Fellow (1 Sept 2016 – 30 June 2017)
Chicken and/or Egg? Visualizing the relation between Antislavery Ideas and Practices, 1820-1865
Between 1820-1865 many people in Europe and the United States protested against slavery through petitions, pressure groups, and publications. Did these protest forms and organizations simply express existing ideas, or did they play an important role in the development and dissemination of antislavery ideas? How can we trace the relationship between traveling antislavery reformers, ideas, organizations, protests and publications?

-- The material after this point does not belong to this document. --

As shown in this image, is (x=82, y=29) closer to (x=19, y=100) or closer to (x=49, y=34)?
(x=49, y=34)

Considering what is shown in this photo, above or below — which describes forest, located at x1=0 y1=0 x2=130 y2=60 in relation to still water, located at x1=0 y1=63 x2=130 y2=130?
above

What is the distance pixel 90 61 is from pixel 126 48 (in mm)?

I want to build a web-based tool that facilitates a visualization and analysis of travelling antislavery reformers, ideas, organizations, protests, publications, and the changing relation between them over time. We often assume that protest actions and organizations simply express ideas, but my earlier research has shown that the relation is more complex: ideas could develop, change and spread through protest forms and organizations. When we can create interactive maps of the diffusion of antislavery petitions or antislavery organizations in different countries and then compare these maps with the dissemination of antislavery ideas, it is possible to see which one preceded the other. Because this is a complex tool, it needs to be tested thoroughly. If successful can in the future be used for similar questions.
– Maartje Janse, “‘Holland as a little England’? British Anti- Slavery Missionaries and Continental Abolitionist Movements in the Mid-Nineteenth Century”, Past and Present, Nov. 2015.
– Maartje Janse and Henk te Velde (eds), Organizing Democracy: Reflections on the Rise of Political Organizations in the 19th Century (Palgrave Macmillan, forthcoming 2017)
– Maartje Janse, “‘Anti-societies are now all the rage’. Jokes, Criticism and Violence in Response to the Transformation of American Reform, 1825-1835”, Journal of the Early Republic, Summer 2016.